Physical characteristics
- Source: Tungnahryggsjökull glacier
- Mouth: Kolkuós (Kolka estuary)
- • coordinates: 65°46′9.912″N 19°4′40.688″W﻿ / ﻿65.76942000°N 19.07796889°W
- Length: 32 km (20 mi)

Basin features
- Cities: Sleitustaðir
- • left: Tungnahryggsá, Lambá
- • right: Heljará, Skíðadalsá, Ingjaldsá

= Kolka (Kolbeinsdalsá) =

River in Skagafjörður, Iceland

Kolka or Kolbeinsdalsá (literally: Kolbeinn's valley river; also formerly Kolbeinsá or "Kolbeinn's river") is a river that originates in the Tungnahryggsjökull glacier and is therefore often glacier-colored. Near its source, the river splits into two branches (near Tungnahryggur ridge), with the eastern called Kolka and the western Tungnahryggsá. They are sometimes called Austurá and Vesturá (East River and West River), respectively. The Kolka flows lengthwise along Kolbeinsdalur valley in Skagafjörður, Iceland and continues north along Óslandshlíð until it reaches the sea in Kolkuós. After the rivers run parallel for a good distance, the Hjaltadalsá river and Kolka merge together a little further down at the farm Þúfur in Óslandshlíð, and the river is called Kolka from there on. Both rivers flow rapidly in parts and it very difficult to build bridges over them. The rivers are suitable for white-water rafting when the water is high.

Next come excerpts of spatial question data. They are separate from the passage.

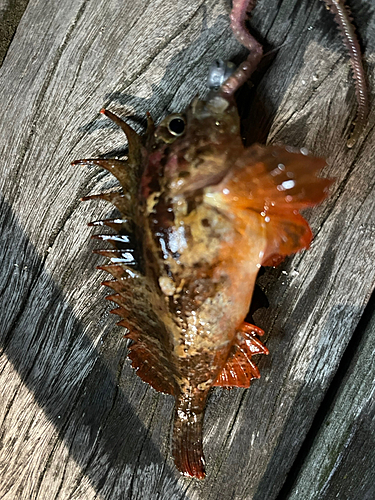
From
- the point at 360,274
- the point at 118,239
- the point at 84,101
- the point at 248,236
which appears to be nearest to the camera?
the point at 248,236

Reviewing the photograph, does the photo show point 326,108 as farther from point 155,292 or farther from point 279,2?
Answer: point 155,292

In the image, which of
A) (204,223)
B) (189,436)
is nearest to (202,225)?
(204,223)

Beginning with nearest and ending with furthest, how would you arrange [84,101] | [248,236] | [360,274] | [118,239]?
[248,236]
[118,239]
[360,274]
[84,101]

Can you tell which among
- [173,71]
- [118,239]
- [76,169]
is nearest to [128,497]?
[118,239]

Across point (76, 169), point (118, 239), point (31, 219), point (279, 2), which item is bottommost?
point (31, 219)

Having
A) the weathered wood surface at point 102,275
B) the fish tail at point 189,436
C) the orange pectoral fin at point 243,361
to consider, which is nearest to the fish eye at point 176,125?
the weathered wood surface at point 102,275

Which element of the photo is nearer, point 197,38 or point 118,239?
point 118,239

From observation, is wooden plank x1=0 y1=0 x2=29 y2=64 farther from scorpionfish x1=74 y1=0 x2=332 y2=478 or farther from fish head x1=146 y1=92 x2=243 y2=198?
fish head x1=146 y1=92 x2=243 y2=198

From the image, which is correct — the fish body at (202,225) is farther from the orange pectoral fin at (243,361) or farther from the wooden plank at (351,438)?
the wooden plank at (351,438)

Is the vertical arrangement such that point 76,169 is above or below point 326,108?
below
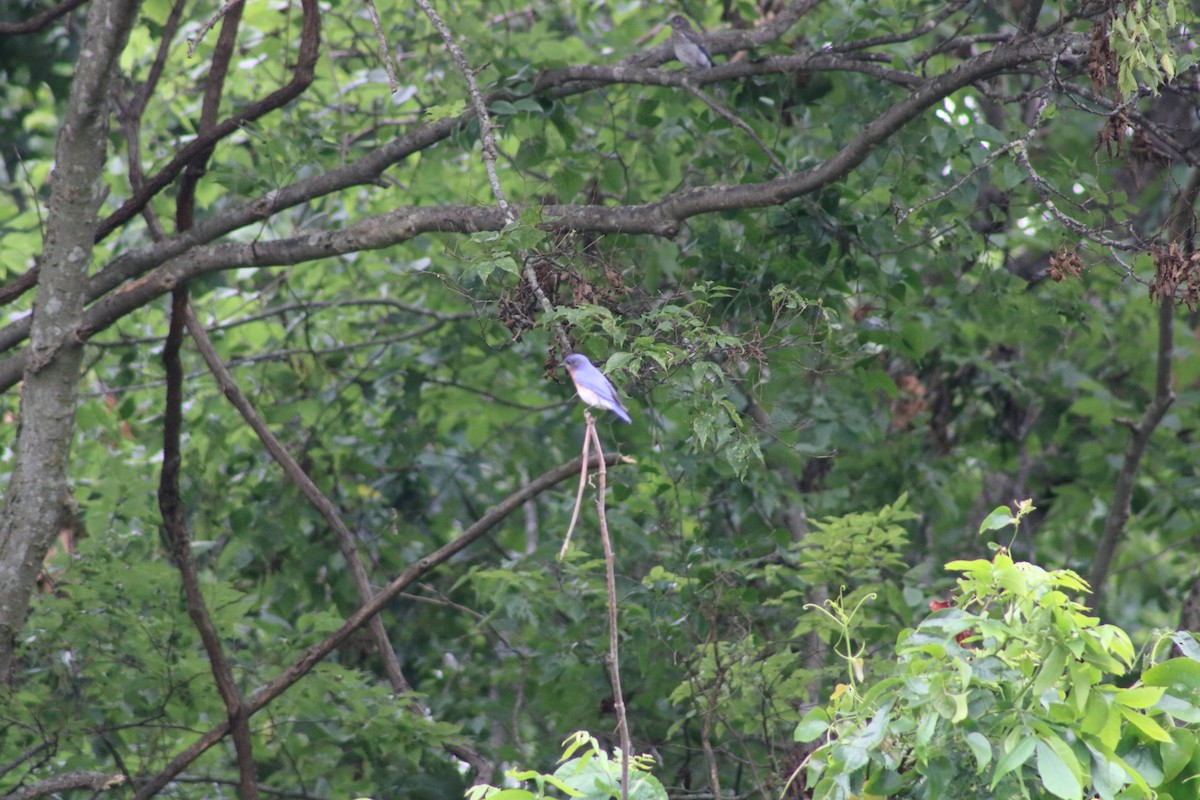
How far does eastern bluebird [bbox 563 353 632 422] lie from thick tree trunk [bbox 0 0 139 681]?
1.75m

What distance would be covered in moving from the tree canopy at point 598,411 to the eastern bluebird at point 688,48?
11cm

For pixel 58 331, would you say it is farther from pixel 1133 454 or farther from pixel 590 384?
pixel 1133 454

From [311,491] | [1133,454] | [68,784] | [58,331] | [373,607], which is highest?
[58,331]

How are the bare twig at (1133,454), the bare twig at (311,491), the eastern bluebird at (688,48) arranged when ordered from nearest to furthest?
the bare twig at (311,491), the eastern bluebird at (688,48), the bare twig at (1133,454)

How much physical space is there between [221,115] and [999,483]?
500cm

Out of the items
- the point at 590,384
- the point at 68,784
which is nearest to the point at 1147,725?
the point at 590,384

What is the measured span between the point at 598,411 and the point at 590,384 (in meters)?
1.53

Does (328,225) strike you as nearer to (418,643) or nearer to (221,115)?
(221,115)

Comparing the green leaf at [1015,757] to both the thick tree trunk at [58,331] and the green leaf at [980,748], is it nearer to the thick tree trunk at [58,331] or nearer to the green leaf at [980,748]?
the green leaf at [980,748]

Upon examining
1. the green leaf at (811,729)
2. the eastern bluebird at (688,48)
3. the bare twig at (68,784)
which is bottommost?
the bare twig at (68,784)

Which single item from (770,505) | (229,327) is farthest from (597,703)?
(229,327)

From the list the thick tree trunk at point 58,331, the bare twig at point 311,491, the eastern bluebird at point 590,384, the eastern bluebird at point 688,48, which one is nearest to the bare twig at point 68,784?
the thick tree trunk at point 58,331

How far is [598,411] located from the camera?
16.6ft

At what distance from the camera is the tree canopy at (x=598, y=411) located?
313cm
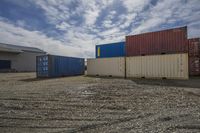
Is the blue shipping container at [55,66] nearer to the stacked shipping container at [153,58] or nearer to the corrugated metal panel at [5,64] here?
the stacked shipping container at [153,58]

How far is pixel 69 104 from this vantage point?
18.2 ft

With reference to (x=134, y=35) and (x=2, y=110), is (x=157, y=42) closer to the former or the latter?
(x=134, y=35)

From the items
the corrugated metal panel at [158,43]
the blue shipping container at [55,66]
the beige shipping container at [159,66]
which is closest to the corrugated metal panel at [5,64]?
the blue shipping container at [55,66]

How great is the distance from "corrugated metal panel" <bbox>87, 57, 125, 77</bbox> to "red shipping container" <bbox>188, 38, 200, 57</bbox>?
7.68 metres

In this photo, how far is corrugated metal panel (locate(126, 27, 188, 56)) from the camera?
13.5 m

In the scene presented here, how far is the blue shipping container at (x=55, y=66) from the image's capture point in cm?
1783

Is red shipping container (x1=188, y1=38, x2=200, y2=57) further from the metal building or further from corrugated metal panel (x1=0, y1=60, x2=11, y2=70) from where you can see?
corrugated metal panel (x1=0, y1=60, x2=11, y2=70)

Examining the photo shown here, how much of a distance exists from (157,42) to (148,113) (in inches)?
454

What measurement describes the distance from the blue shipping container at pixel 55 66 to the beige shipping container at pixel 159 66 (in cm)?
837

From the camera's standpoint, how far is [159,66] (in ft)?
43.8

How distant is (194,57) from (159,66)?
19.5 ft

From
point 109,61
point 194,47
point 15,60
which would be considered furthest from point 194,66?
point 15,60

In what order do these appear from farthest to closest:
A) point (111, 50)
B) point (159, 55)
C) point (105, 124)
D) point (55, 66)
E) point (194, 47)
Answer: point (111, 50)
point (55, 66)
point (194, 47)
point (159, 55)
point (105, 124)

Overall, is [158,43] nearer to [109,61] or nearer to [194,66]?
[109,61]
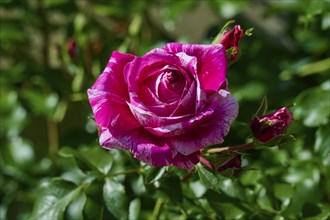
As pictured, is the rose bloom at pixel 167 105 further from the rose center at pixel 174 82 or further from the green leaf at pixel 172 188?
the green leaf at pixel 172 188

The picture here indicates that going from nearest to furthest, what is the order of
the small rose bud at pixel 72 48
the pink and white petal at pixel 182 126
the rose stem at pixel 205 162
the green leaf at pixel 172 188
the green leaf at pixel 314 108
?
the pink and white petal at pixel 182 126
the rose stem at pixel 205 162
the green leaf at pixel 172 188
the green leaf at pixel 314 108
the small rose bud at pixel 72 48

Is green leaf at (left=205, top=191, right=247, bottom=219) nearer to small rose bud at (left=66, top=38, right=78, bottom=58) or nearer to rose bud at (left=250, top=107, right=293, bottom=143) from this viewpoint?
rose bud at (left=250, top=107, right=293, bottom=143)

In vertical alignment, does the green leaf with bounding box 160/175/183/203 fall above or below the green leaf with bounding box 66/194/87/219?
above

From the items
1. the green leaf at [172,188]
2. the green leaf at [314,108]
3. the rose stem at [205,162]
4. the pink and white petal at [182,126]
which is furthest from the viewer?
the green leaf at [314,108]

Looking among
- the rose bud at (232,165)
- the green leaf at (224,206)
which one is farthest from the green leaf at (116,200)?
the rose bud at (232,165)

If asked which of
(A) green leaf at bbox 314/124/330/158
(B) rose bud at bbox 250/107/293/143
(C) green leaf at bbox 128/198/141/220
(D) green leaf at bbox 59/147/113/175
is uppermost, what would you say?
(B) rose bud at bbox 250/107/293/143

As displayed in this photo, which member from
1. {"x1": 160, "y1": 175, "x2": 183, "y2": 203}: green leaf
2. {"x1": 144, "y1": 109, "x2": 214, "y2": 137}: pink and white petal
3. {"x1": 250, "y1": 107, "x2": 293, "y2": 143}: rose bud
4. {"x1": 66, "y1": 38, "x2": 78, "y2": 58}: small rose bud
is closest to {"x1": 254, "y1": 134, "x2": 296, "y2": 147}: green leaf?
{"x1": 250, "y1": 107, "x2": 293, "y2": 143}: rose bud
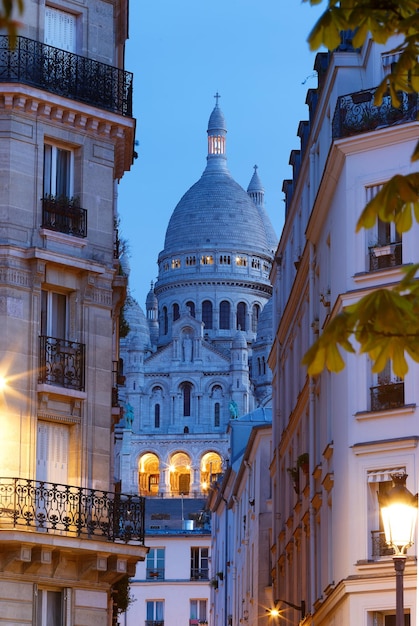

There is considerable trout fishing in Kolka, more than in Hjaltadalsá, although there is a dam in the Kolka that limits fish migration. Many fish are raised a little further below the dam, and there is local brown trout above it. An attempt has been made to raise salmon in the river and it has had some success, although there is not much salmon fishing. The Reykjavík Angling Association (Stangveiðifélag Reykjavíkur) manages the river and sells fishing licenses.

==Sleitustaðir==
Sleitustaðir or Sleitu-Bjarnarstaðir (sometimes Sleitubjarnarstaðir) is a town in Kolbeinsdalur valley—although some consider it to be outside the mouth of the valley—on the eastern side of Skagafjörður. The town is named after the settler Sleitu-Björn Hróarsson. There are the beginnings of a village, including some houses, a garage, a gas station, and a small store. There were significant bus operations out of Sleitustaðir and the people there had exclusive privileges to operate on Siglufjarðar road. It is also the location of a power plant.

In 1985, a privately held power plant was built in Kolka near Sleitustaðir that sells power to the distribution network, RARIK. It produces 200 kw of power and it is owned by the private company Sleitustaðavirkjun Ltd.